Submitted to: Veterinary Immunology and Immunopathology
Publication Type: Peer reviewed journal
Publication Acceptance Date: 10/22/2006
Publication Date: 12/22/2006
Citation: Okamura, M., Lillehoj, H.S., Raybourne, R.B., Babu, U.S., Heckert, R.A., Sasai, K., Baba, E., Lillehoj, E.P. 2006. Differential Responses of Macrophages to Salmonella enterica Serovars Enteritidis and Typhimurium. Veterinary Immunology and Immunopathology 107:327-335. Interpretive Summary: In this paper, ARS scientists collaborated with scientists at University of Osaka in Japan to investigate host innate immunity against Salmonellosis which is a major source of human food poisoning. Epidemiological studies have indicated that Salmonella enterica serovar Enteritidis (SE) is a major source of human food poisoning through consumption of contaminated eggs and egg products. Understanding how host immune system recognizes and kills SE will facilitate the development of new control method for SE. In this study, in vitro assay system was developed to evaluate the role of SE in inducing macrophage activation. The results show that macrophages are major effectors against Salmonella infection and an underlying protective mechanism involves secretion of soluble factors called chemokines by the activated macrophages. Furthermore, different Salmonella species elicited different types of macrophage and chemokine responses and these differential host responses could explain different immunopathology associated with different Salmonella infections.
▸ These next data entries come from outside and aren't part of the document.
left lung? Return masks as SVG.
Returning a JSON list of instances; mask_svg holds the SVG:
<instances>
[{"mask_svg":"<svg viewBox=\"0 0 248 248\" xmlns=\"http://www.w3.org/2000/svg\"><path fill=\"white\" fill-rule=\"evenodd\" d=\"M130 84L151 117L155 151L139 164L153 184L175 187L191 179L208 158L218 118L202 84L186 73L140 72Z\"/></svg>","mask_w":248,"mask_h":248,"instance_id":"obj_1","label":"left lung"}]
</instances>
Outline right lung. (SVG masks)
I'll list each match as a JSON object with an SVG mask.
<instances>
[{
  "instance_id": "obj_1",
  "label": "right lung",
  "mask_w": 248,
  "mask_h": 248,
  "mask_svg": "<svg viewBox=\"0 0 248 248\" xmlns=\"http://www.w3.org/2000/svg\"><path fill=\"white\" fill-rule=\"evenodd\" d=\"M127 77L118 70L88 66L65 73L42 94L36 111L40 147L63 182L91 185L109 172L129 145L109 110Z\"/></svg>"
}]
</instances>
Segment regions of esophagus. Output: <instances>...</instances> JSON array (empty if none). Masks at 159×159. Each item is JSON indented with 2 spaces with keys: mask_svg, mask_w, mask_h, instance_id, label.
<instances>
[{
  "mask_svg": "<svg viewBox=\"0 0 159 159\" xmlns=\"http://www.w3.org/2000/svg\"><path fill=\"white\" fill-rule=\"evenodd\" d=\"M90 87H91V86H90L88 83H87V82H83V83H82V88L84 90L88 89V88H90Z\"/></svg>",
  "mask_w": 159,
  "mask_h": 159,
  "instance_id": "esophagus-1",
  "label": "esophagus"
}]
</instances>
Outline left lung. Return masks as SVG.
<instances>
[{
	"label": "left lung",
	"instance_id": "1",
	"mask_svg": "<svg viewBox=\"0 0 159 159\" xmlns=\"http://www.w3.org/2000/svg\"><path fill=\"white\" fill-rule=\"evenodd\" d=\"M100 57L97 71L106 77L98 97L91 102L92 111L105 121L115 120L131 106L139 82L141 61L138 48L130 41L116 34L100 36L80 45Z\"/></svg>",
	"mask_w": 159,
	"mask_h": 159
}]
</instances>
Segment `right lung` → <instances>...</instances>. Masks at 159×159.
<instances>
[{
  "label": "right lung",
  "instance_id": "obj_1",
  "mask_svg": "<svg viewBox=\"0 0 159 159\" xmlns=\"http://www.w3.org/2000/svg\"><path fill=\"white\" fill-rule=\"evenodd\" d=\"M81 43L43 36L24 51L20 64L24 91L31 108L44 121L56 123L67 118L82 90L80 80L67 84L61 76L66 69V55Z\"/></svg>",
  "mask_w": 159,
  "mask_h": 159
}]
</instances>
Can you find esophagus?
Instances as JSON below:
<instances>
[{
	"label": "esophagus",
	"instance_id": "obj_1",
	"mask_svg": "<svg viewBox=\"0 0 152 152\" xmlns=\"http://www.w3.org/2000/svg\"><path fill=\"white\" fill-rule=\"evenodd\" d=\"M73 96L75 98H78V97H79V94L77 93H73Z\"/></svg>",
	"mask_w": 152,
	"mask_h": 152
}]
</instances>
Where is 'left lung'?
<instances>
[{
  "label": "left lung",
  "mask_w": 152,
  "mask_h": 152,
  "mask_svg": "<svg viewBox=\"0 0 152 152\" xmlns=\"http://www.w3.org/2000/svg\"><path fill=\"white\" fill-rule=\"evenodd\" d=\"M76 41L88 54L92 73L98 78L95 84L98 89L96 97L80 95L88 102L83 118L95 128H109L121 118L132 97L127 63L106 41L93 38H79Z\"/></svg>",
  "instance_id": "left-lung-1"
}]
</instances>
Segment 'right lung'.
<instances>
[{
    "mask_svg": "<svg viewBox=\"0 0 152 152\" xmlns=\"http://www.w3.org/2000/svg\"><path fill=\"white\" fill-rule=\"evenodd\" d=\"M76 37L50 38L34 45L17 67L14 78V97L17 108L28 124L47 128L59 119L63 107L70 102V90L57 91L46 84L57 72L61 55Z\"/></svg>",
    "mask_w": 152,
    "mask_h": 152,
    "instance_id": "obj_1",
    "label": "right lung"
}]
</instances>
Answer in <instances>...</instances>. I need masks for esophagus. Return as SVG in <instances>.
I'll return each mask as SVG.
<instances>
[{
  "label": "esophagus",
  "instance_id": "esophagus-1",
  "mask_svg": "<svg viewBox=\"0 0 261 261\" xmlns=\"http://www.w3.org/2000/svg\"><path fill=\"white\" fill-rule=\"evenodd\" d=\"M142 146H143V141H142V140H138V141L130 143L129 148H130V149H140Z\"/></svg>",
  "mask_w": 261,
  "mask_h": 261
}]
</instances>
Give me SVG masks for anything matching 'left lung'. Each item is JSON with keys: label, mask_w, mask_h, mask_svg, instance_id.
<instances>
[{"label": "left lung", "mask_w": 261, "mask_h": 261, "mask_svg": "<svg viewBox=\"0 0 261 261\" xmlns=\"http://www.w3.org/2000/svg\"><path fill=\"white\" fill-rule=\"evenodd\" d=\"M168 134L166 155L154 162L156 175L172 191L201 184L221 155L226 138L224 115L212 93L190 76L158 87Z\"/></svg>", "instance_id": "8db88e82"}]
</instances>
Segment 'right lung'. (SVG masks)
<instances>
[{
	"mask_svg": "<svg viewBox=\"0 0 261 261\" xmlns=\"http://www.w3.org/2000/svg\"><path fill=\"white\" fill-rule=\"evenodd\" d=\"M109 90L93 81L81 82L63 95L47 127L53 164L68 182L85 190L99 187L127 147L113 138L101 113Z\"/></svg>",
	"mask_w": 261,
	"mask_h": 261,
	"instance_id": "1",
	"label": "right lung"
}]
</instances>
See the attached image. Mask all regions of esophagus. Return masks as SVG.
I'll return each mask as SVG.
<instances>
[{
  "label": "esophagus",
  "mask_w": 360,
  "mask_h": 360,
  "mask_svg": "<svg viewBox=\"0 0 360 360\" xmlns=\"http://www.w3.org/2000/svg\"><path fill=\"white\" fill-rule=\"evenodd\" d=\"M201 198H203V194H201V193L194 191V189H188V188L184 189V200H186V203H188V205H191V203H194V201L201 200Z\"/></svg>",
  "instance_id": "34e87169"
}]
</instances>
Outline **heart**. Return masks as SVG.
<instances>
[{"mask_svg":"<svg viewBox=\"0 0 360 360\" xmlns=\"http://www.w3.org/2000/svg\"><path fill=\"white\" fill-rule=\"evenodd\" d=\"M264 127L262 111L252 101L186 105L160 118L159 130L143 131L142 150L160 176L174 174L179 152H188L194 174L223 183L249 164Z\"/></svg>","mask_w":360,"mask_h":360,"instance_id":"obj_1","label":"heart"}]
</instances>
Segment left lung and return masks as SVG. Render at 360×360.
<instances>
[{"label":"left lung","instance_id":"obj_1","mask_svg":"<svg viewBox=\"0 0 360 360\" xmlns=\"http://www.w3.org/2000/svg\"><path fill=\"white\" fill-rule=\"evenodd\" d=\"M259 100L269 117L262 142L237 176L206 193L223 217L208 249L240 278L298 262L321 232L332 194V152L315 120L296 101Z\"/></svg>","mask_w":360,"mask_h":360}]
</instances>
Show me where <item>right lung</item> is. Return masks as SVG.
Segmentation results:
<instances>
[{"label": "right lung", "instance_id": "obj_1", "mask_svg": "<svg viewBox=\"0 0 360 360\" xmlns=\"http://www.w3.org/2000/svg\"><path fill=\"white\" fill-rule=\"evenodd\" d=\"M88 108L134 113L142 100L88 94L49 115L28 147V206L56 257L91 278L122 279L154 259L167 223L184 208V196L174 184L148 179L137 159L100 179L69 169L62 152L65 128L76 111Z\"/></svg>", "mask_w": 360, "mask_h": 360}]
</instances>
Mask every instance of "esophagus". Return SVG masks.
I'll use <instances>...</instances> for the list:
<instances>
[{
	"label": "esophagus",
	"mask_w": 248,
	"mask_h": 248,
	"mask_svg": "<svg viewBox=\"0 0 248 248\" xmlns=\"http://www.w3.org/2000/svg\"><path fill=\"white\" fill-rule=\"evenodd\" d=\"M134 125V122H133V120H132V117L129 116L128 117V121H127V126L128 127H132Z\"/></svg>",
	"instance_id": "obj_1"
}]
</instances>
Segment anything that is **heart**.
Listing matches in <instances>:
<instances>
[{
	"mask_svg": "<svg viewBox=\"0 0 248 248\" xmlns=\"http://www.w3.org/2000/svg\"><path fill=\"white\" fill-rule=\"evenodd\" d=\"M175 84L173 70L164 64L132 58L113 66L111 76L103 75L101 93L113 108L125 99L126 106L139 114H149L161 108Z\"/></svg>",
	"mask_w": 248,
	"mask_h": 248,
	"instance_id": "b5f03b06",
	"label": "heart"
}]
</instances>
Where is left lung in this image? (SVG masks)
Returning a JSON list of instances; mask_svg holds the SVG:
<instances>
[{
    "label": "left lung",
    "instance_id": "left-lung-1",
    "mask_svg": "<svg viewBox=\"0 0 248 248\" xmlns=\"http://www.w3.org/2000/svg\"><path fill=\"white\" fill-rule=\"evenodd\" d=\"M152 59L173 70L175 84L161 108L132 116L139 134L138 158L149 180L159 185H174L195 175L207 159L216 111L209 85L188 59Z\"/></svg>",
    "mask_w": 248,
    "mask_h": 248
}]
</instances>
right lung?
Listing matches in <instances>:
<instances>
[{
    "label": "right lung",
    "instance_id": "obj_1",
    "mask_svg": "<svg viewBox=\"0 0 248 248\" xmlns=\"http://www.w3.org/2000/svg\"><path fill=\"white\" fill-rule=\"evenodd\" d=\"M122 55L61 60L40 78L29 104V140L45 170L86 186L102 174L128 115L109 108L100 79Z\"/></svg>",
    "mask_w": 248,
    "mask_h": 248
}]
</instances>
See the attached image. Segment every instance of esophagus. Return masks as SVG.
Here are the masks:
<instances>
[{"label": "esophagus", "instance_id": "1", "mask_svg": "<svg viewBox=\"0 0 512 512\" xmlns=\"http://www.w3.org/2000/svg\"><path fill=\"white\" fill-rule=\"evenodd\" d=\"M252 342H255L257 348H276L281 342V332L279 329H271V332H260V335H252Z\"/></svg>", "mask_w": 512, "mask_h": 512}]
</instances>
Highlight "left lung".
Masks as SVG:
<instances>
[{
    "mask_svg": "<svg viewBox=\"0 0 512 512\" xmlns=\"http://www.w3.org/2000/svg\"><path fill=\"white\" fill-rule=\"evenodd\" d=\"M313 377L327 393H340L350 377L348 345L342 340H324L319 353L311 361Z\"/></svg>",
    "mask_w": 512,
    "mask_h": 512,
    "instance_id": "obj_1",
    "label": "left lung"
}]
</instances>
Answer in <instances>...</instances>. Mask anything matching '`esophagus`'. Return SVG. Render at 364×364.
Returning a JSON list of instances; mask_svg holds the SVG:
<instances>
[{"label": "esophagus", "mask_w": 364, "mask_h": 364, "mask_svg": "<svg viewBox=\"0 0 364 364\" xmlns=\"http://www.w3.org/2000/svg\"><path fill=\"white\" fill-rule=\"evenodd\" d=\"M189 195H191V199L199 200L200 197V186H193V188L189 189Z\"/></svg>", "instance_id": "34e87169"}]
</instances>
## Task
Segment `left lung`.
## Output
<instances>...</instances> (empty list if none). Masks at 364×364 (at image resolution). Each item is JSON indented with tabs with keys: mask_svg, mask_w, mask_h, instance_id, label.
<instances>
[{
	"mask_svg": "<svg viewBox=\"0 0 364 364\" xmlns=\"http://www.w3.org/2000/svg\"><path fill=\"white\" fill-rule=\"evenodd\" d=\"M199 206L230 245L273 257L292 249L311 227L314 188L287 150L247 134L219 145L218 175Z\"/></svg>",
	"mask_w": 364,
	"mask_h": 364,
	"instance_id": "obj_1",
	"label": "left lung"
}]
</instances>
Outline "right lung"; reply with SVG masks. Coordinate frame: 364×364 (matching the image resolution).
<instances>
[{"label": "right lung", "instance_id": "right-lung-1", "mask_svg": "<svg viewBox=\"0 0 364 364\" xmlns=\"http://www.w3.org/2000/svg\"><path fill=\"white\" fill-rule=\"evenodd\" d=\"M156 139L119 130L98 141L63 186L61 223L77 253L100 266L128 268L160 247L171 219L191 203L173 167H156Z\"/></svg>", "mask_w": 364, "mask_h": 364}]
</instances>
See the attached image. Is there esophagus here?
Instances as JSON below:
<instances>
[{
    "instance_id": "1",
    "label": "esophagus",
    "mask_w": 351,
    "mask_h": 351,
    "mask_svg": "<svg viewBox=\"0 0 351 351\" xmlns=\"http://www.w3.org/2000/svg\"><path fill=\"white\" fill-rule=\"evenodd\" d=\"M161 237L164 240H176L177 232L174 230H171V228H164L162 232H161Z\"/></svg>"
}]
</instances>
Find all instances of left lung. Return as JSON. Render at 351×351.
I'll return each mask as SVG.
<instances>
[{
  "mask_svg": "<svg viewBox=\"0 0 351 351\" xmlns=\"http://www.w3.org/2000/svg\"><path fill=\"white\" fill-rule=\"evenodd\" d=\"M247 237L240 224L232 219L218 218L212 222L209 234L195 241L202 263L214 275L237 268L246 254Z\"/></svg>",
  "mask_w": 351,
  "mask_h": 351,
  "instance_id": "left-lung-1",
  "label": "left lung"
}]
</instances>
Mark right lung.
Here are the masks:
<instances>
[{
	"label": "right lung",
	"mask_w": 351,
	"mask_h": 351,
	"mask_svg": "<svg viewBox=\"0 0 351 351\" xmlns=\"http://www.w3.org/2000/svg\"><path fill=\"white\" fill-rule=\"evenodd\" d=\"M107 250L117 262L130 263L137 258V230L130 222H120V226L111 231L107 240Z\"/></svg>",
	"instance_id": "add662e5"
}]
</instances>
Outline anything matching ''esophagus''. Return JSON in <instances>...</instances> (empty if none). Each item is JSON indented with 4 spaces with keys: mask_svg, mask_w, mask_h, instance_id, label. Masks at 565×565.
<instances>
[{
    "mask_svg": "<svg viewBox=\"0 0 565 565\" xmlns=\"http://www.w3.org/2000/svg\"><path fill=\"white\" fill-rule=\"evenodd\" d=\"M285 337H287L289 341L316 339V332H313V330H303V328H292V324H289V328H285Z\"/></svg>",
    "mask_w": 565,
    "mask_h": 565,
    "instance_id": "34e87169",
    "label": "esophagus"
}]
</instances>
Technical Abstract: Macrophages are major effectors against Salmonella infection, and also transport bacteria between host tissues and provide a protected site for intracellular bacterial replication. We hypothesized that differences in chicken macrophage responses to Salmonella enterica serovar Enteritidis (SE) and serovar Typhimurium (ST) played a role in preferential infection of eggs by SE compared with ST. To test this hypothesis, we determined bacterial phagocytosis and intracellular viability and macrophage nitric oxide (NO) production following in vitro infection with SE or ST in the presence or absence of interferon g (IFN g). The effects of bacterial components, lipopolysaccharide (LPS), outer membrane proteins (OMP) and flagella, on NO production were also assessed. Our results showed: (1) in the presence or absence of IFN g, the percentage macrophages phagocytizing SE and ST was similar (2) the number of intracellular viable SE was significantly reduced compared with ST in the presence or absence of IFN g; (3) Increased macrophage necrosis was seen in the presence of IFN g and ST; (4) Salmonella infection acted synergistically with IFN ? in induction of nitric oxide (NO) production; and (5) in the absence of IFN g, macrophages produced significantly greater NO following treatment with SE outer membrane protein (OMP) or flagella compared with ST OMP or flagella, while in the presence of IFN ? significantly less NO was produced following treatment with SE LPS compared with ST LPS. These results suggest that differential responses of chicken macrophages to SE vs. ST may result in increased macrophage death with ST which could result in an increased inflammatory response as compared to SE.